The Private Equity Practice at Gleiss Lutz is among the leaders in the German market. According to Mergermarket, we have for years consistently ranked among the top five legal advisers for Germany-related private equity transactions. The success and reputation of the Practice is due to the first-class legal advice that it delivers, its excellent service, and the entrepreneurial approach of its lawyers to “getting the deal done”.
We support financial investors through the entire lifecycle of an investment. Our range of advisory services covers support in the identification of deal opportunities, the acquisition including the development of a tax-efficient acquisition structure, leveraged finance and high-yield debt capabilities to support European and US style financing, and management participation programs.
We advise on all aspects of the deal and provide support to the portfolio company to increase the company’s value, standing ready to advise on add-on acquisitions and disposals as well as on post-acquisition or distress-induced restructuring measures. We also support equity syndications, refinancings, and recapitalisations.
Finally, at the end of the investment cycle, we help clients evaluate exit options, such as private sales, IPOs, or dual-track processes. Our full-service approach ensures that our private equity lawyers can at any point bring on board acknowledged experts in relevant legal fields as well as leading partners with in-depth sector expertise.
“... proven expertise in assisting financial investors across the entire investment lifecycle ...”
Gleiss Lutz advises clients on all legal and tax-related aspects of the full array of acquisition strategies, including leveraged buy-outs, management buy-outs, management buy-ins and similar structures, public takeovers and take-private transactions, as well as acquisitions of minority interests.
A special focus of our advisory services is large-cap transactions. We also advise on complex mid- and small-cap transactions.
A key focus of our practice is on acquisition financing. This includes senior and mezzanine syndicated bank loans, high-yield bonds and other obligations and forms of debt financing, as well as hybrid and equity capital financing.
Because our Finance Practice acts not only for the sponsor side in a transaction but also in many cases for the banking side, our finance lawyers can combine the know-how, expertise, and market knowledge of both borrower and lender.
Management incentive schemes
We advise primarily financial investors but also management teams on all legal and tax-related aspects of management and employee participation programs.
Our relevant expertise extends from stock option plans for senior executives, to models covering several management levels through to complex, global management and employee incentive programs.
When it comes to equity syndications, our experience in this area ranges from “plain vanilla” post-closing equity syndications to other financial or strategic investors, to friends and family programs, as well as special forms of equity syndication, such as club deals and equity bridges.
For tax-optimised or distressed post-acquisition restructuring measures we draw on the expertise and experience of our Restructuring Practice.

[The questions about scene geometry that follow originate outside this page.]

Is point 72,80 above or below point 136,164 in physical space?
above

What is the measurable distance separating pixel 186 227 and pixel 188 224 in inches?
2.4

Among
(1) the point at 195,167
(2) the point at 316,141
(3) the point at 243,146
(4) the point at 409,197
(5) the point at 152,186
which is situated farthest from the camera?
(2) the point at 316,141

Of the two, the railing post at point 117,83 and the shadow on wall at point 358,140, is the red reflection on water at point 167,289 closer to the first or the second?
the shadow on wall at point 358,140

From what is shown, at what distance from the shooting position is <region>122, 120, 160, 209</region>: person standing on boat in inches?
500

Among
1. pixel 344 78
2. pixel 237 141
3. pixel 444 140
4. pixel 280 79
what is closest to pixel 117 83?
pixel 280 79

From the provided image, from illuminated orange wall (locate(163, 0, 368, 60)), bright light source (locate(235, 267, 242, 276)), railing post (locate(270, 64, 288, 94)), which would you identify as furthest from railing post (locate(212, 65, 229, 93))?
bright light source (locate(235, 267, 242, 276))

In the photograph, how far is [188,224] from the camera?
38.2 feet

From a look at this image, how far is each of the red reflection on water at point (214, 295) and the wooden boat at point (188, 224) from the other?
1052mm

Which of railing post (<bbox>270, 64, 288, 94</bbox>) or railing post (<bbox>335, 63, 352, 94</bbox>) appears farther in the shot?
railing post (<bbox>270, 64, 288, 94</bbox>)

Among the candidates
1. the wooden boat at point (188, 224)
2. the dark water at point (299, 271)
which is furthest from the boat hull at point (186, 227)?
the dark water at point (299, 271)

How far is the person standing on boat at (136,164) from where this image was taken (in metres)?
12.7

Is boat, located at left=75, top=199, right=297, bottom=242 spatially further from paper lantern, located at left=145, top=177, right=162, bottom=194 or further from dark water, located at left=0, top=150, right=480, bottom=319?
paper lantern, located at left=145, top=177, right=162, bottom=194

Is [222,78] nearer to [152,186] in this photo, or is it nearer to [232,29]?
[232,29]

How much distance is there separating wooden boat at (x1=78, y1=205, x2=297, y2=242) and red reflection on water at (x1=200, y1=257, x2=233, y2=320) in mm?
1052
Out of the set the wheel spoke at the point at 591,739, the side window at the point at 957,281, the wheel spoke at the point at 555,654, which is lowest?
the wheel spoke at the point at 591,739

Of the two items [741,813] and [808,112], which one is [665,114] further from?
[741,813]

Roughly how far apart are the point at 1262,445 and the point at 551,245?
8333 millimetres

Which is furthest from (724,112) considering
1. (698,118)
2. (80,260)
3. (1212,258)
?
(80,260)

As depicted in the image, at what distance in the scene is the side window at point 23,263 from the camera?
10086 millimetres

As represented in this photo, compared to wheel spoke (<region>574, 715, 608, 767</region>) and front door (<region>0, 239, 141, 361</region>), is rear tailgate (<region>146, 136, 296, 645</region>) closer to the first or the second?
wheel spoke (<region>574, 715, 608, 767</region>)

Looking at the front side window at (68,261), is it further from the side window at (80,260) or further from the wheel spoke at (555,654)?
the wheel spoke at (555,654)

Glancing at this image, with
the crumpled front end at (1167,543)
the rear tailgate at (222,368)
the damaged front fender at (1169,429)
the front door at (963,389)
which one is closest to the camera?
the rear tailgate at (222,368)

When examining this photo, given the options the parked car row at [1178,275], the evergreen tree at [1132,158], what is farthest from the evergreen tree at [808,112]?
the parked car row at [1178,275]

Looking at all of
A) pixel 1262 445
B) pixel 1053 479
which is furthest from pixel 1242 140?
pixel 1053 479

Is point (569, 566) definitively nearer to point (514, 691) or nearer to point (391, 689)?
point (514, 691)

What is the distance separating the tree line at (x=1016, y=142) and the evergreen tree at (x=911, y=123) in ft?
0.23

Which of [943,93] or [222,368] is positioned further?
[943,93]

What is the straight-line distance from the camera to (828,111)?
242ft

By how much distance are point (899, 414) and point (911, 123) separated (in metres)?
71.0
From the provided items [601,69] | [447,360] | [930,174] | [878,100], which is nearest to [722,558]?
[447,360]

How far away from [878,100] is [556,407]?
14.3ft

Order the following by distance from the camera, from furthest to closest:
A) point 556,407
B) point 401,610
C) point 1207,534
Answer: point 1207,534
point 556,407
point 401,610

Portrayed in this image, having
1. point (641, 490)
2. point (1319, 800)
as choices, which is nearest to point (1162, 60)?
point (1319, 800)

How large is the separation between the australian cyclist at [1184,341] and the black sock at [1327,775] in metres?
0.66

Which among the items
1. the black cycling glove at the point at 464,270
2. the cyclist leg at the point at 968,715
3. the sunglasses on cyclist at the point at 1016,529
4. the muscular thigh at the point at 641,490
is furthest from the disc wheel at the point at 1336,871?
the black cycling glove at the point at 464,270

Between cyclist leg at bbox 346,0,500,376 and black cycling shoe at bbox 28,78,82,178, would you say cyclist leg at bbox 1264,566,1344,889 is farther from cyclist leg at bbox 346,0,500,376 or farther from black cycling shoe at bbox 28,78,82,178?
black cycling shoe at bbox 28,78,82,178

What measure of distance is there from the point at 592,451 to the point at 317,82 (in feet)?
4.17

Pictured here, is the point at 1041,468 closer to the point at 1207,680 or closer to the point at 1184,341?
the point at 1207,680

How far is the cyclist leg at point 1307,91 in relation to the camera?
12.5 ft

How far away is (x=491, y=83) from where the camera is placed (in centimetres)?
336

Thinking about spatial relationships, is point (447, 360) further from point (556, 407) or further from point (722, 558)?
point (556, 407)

Gleiss Lutz has been one of the most respected addresses internationally in this field for many years.
Our services spectrum covers advice on all the stages of the crisis’s emergence and progress, advice on out-of-court restructurings, and support in the event of insolvency.
Refinancings and recapitalisations
Integrated teams made up of both private equity and financial lawyers advise on all types of refinancings and recapitalisations. Our advice covers the coordinated development and implementation of all measures relating to tax and corporate law as well as financing strategies.
Every private equity investment leads at some point to an exit, be this via an IPO or via a sale either to another financial investor (such as in a secondary or tertiary buyout) or to a strategic investor. Our private equity lawyers work closely with the experts in our Capital Markets Practice Group when advising on IPOs.
The advisory spectrum for a direct sale to another financial or strategic investor ranges from the preparation of the sale including vendor due diligence, through advice on tax structures, stapled finance, and the consideration of any roll-over model, to the execution of the sales process as well as design and structuring of the distribution of proceeds. We also advise on dual-track processes, covering all questions specific to these.
Worldwide legal advisory
Virtually all of the private equity transactions on which Gleiss Lutz acts as an adviser are cross-border in nature. Through our international network of top-class, trusted law firms we can cover all relevant jurisdictions worldwide.
We consult with our clients to ensure that we put together the best international team with respect to budget and the legal task at hand. And as an independent law firm, we are free to choose local advisers based on clients’ specific requirements – ensuring consistently high-quality advice and seamless service across borders. Our tried-and-tested global advisory approach can be summed up as: one face to the client, one engagement letter, one bill.